Instructions to follow: Rewrite the lines below, replacing "Vintage" with "Antique" and leaving everything else unchanged. Omit the pictures from your answer.

Extracted material:
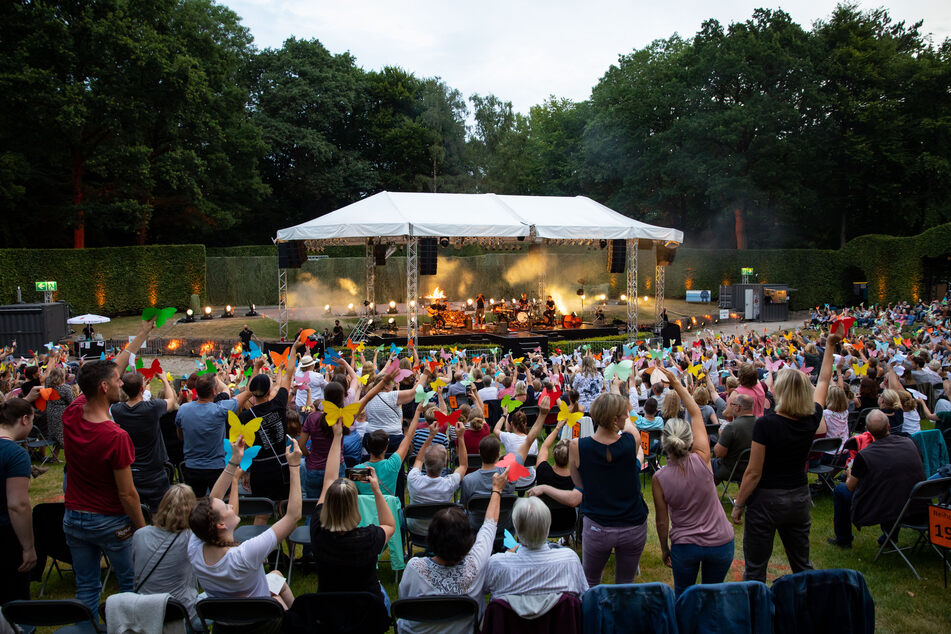 Johannes Oerding (39) steht bei einem Konzert auf der Open Air Bühne im Stadtpark.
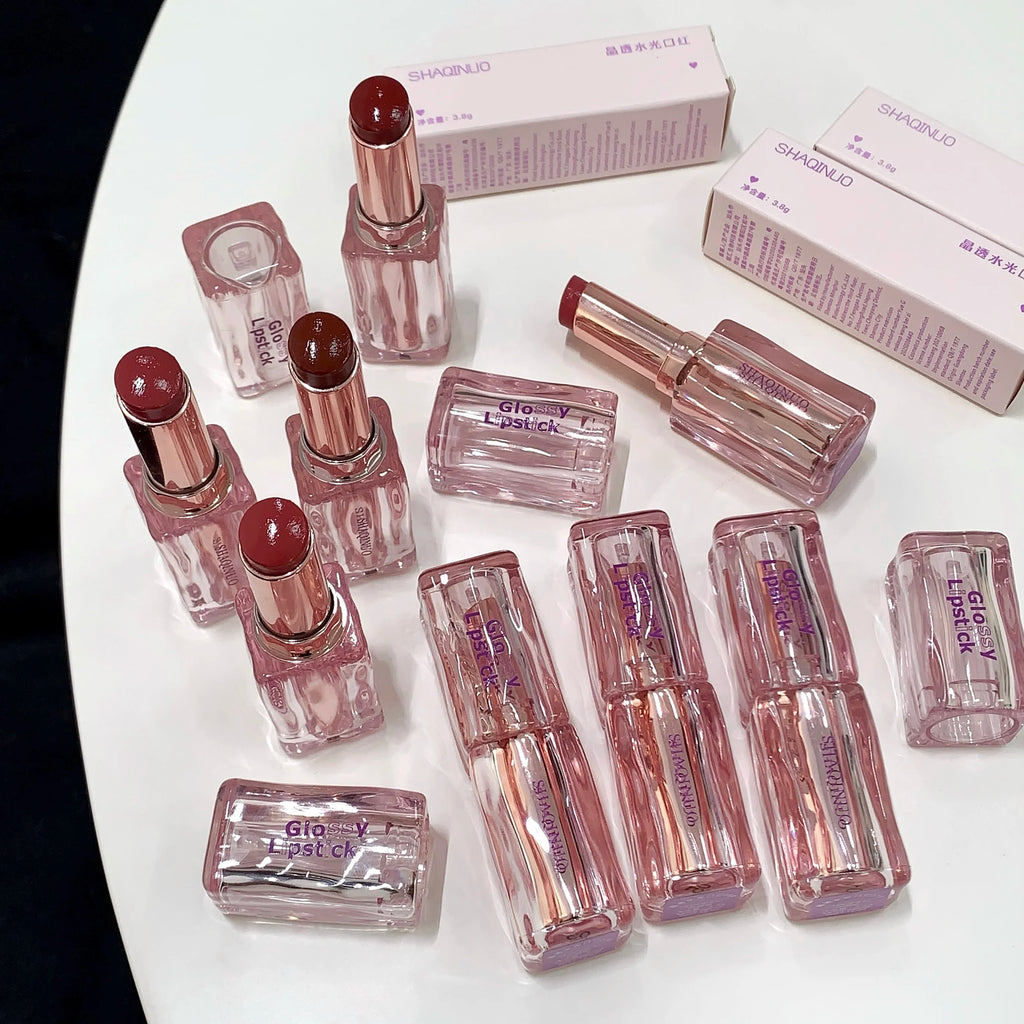 SHAQINUO Mirror Water Gloss Lipstick Silky Moisturizing Long-lasting Qme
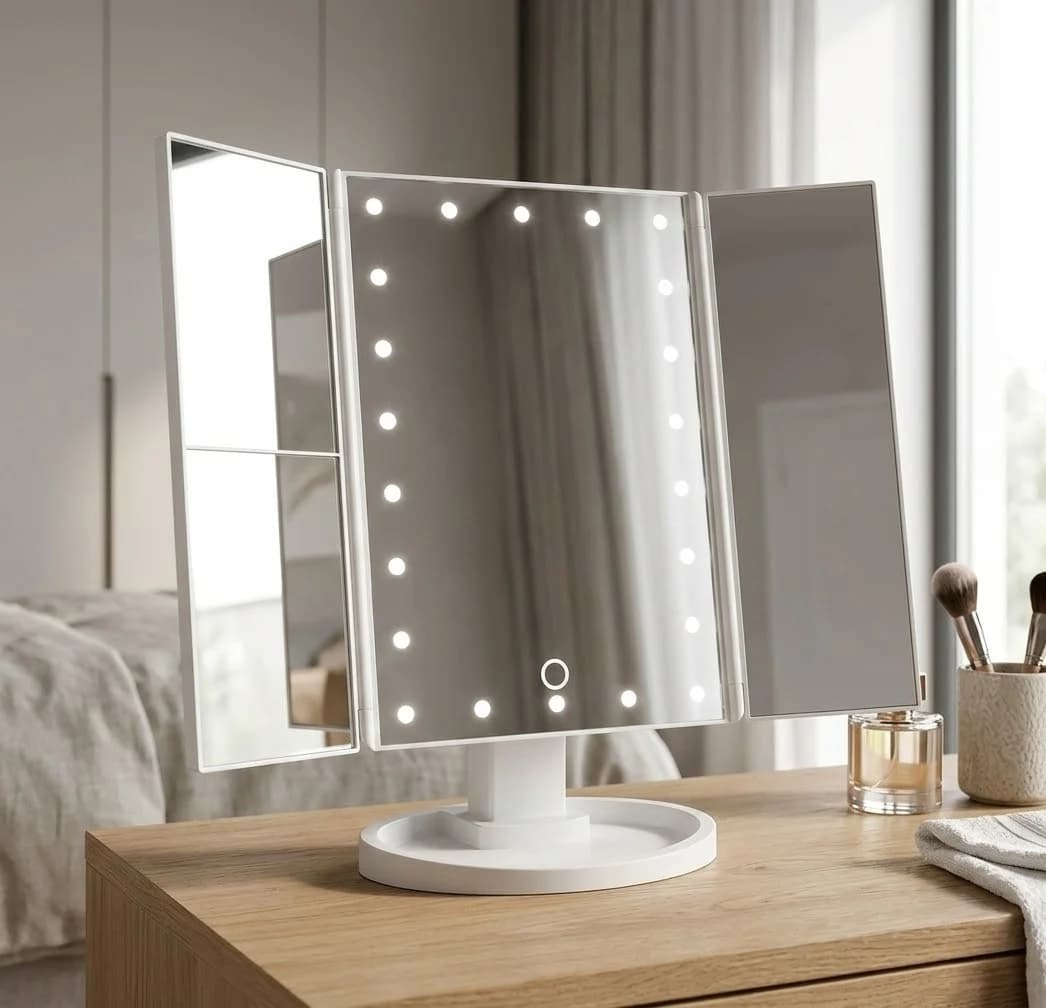 VERK Zrcátko třípanelové s LED Dot osvětlením - bílé - náhled 4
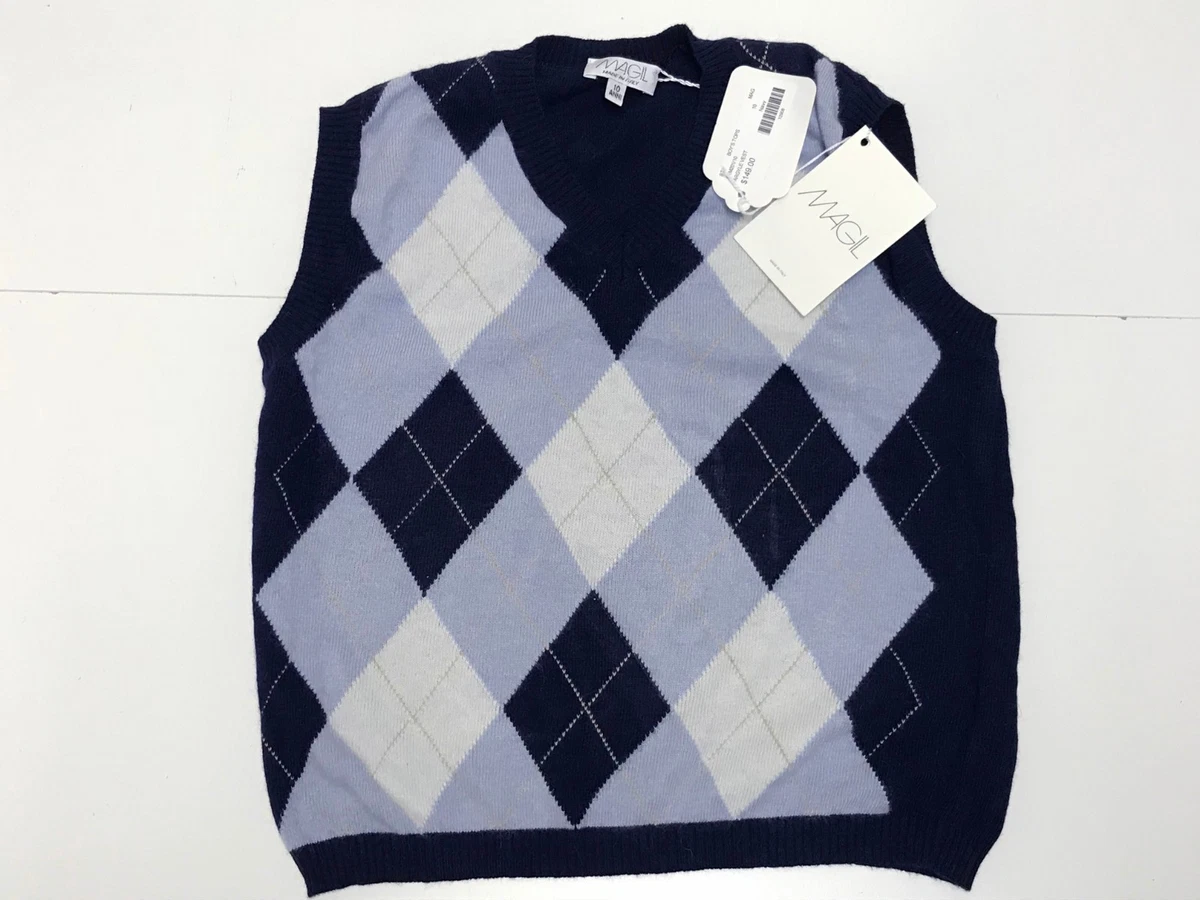Magil Boys Kids New BLUE ARGYLE V NECK ANGORA SWEATER VEST Sz 10 RTL 149 R36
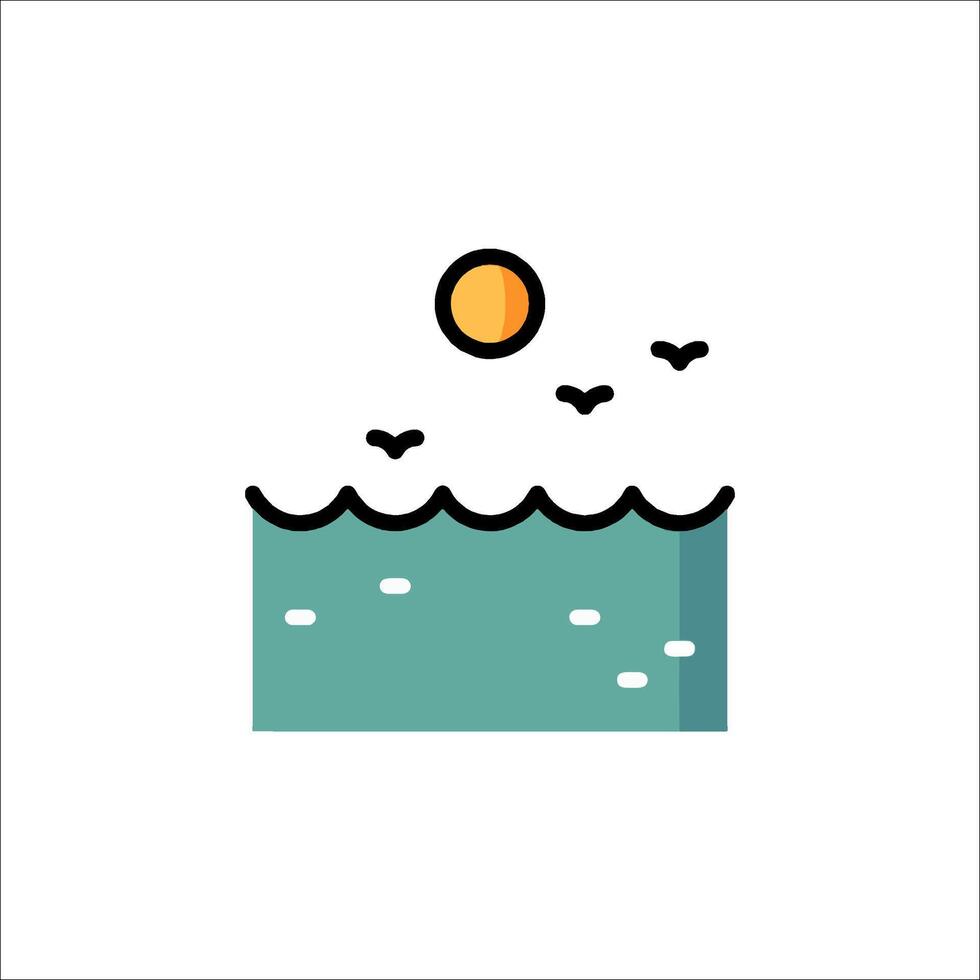 Sea wave icon vector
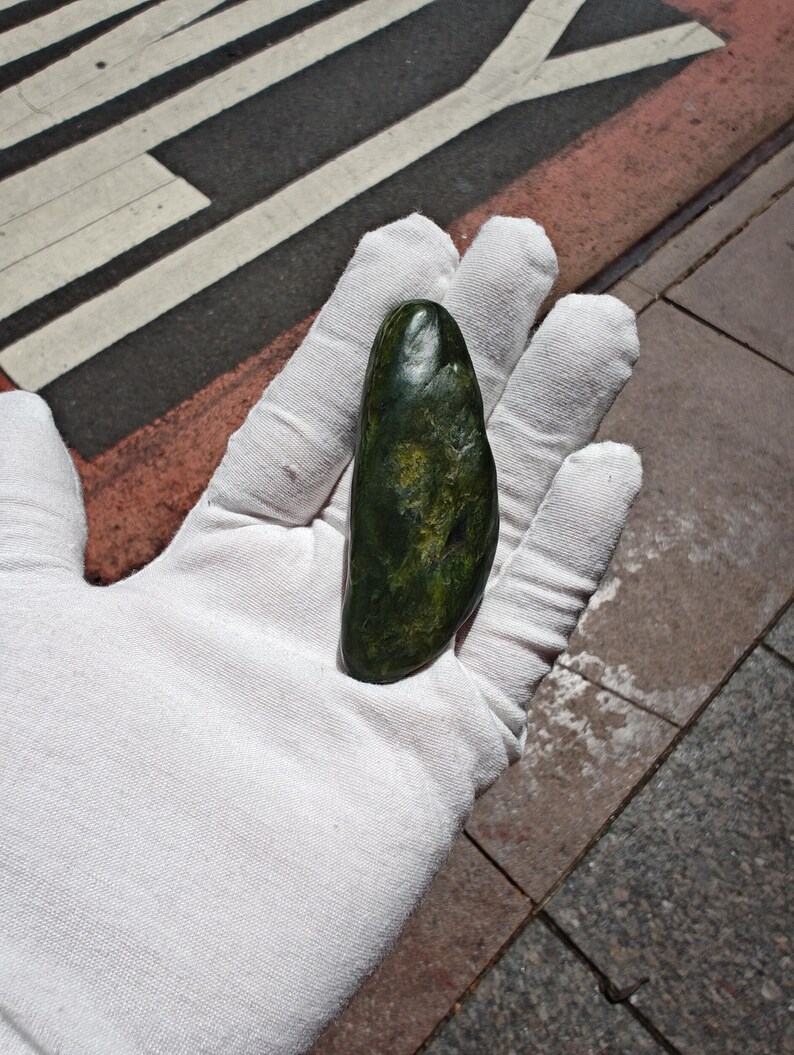 Authentic Big Sur Jade Tumbled Palm Stone - Image 7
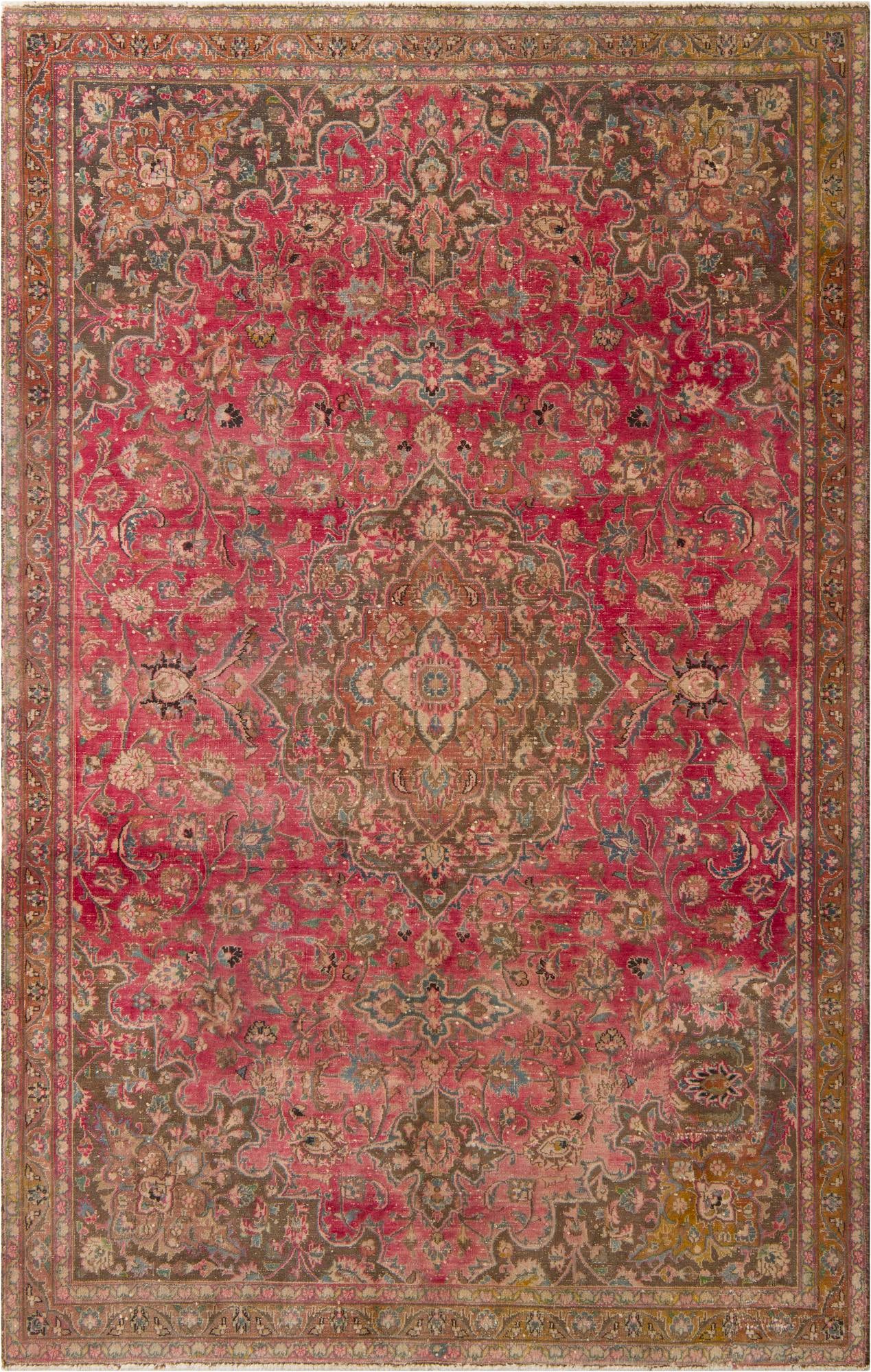 5' 10 x 9' 2 Hand Knotted Ultra Vintage Persian Wool Rug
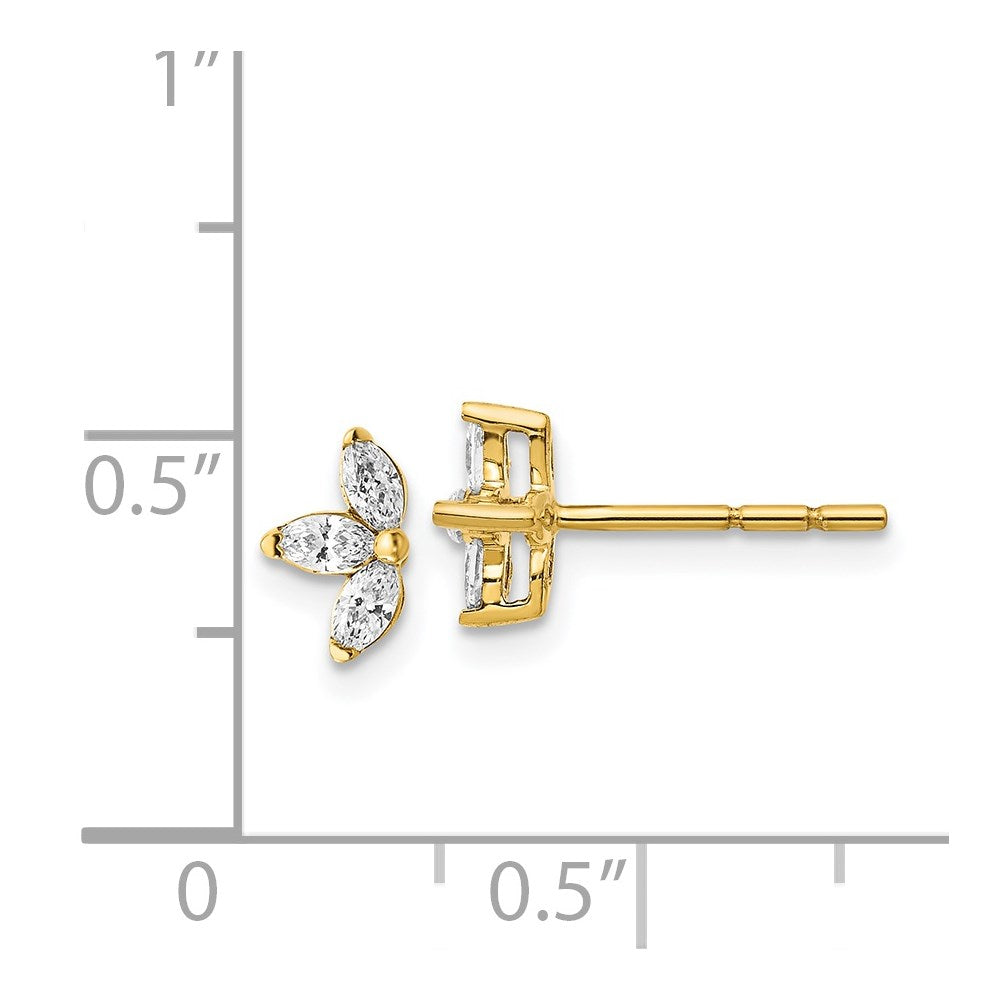 14k 3-stone 1/4 carat Marquise Diamond Post Earrings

Result of the exercise:
 Johannes Oerding (39) steht bei einem Konzert auf der Open Air Bühne im Stadtpark.
 SHAQINUO Mirror Water Gloss Lipstick Silky Moisturizing Long-lasting Qme
 VERK Zrcátko třípanelové s LED Dot osvětlením - bílé - náhled 4
Magil Boys Kids New BLUE ARGYLE V NECK ANGORA SWEATER VEST Sz 10 RTL 149 R36
 Sea wave icon vector
 Authentic Big Sur Jade Tumbled Palm Stone - Image 7
 5' 10 x 9' 2 Hand Knotted Ultra Antique Persian Wool Rug
 14k 3-stone 1/4 carat Marquise Diamond Post Earrings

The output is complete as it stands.